LISBON — A Wellsville police officer testified that people were shouting, “The guy he shot is down here!” while he was arresting Eric M. Dillard.
The officer, Tony Mancuso, testified Wednesday in Columbiana County Common Pleas Court as Dillard’s trial got under way.
Mancuso said he was about to have dinner at a local restaurant around 9 p.m. April 22, 2008, when he received a call about the shooting at 906 Commerce St.
The house was the home of Dillard, 31, of Wellsville, who is on trial on a charge of murder in the shooting death of Jamie A. Farley, 35, of East Liverpool.
As police responded, Mancuso said an elderly lady was pointing toward the shooting scene.

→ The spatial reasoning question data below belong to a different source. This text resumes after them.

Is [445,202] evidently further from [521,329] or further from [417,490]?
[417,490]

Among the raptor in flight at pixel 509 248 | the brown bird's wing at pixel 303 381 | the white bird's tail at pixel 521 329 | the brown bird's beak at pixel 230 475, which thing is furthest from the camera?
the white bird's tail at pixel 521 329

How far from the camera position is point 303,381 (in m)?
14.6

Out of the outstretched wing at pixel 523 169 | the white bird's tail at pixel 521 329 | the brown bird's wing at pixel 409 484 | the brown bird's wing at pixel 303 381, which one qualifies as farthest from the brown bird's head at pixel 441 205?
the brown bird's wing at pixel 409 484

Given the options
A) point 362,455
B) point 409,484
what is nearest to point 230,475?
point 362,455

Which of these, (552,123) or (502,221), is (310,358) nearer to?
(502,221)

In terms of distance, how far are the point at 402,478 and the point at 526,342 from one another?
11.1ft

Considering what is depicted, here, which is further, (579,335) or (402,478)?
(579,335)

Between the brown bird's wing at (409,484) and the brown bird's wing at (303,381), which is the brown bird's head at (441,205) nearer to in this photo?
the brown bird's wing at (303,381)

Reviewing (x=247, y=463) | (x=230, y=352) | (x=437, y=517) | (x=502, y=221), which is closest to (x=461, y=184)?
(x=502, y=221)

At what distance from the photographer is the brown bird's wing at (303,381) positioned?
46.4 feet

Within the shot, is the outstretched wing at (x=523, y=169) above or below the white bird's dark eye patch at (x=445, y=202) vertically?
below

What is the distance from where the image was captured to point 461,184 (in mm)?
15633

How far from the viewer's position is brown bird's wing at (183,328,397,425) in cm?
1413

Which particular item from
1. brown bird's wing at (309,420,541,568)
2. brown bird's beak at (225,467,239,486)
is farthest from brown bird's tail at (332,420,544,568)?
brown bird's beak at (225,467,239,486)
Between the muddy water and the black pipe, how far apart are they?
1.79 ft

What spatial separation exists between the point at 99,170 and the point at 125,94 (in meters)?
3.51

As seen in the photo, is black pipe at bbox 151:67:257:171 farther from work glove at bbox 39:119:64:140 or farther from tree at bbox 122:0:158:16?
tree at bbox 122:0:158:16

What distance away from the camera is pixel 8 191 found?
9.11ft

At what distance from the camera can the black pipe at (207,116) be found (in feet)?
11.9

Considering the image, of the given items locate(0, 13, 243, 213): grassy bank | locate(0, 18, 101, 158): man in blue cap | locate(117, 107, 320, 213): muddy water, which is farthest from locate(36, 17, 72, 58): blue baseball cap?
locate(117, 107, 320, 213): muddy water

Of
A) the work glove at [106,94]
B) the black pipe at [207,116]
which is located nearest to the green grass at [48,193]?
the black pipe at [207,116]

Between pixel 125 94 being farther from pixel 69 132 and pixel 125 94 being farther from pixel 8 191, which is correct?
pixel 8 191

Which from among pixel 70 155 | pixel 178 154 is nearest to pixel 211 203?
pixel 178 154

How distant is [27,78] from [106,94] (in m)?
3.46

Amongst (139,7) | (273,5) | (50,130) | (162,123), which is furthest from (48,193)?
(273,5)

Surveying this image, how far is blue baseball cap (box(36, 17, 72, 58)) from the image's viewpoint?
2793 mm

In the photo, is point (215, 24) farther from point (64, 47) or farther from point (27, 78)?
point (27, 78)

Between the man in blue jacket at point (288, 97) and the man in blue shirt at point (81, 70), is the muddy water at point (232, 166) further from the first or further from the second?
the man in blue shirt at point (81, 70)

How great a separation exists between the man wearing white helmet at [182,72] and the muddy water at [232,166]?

The officer said he saw the defendant “with a gun in his hand.”
Mancuso said Dillard put the gun down and walked toward police.
There were several shell casings at the scene. Mancuso testified there was also a live round of ammunition jammed in the .40-caliber pistol.
Blood was found in the street near Dillard’s home and at the intersection of Commerce Street and 10th Street.
Farley told police before he died that Dillard had shot him.
Farley supposedly went to Dillard’s house to get money. Farley arrived in a Chevrolet Cavalier driven by his girlfriend, Shirley Hackney. In the car was Hackney’s mother, Andrea, and Hackney’s 9-year-old son and 15-month-old daughter.
Mancuso said he and another Wellsville officer went back to the police station and brought back yellow warning tape to block off the intersection of 10th and Commerce. He and other officers did a search of a nearby open area and found nothing.
Mancuso said Dillard was cooperative.
Trooper Todd Jester of the Ohio State Highway Patrol testified he was called out about 1 a.m. April 23 to help make a map of the shooting scene.
He has special equipment that can re-create accidents and other scenes to scale, he said.
Defense lawyer James Hartford asked the trooper why he had not included the Cavalier and a Hummer vehicle in the map.
Jester said they were outside of the crime-scene area.
At Hartford’s request, Jester used a ruler and a calculator to place the two vehicles on the crime scene map.
Hartford told the trooper, “Cut out your rendering for us.” A clerk produced a pair of scissors, and the icons for the vehicles were added to the crime scene map.
Prosecutor Robert Herron objected, but Judge C. Ashley Pike allowed the map and additions into evidence.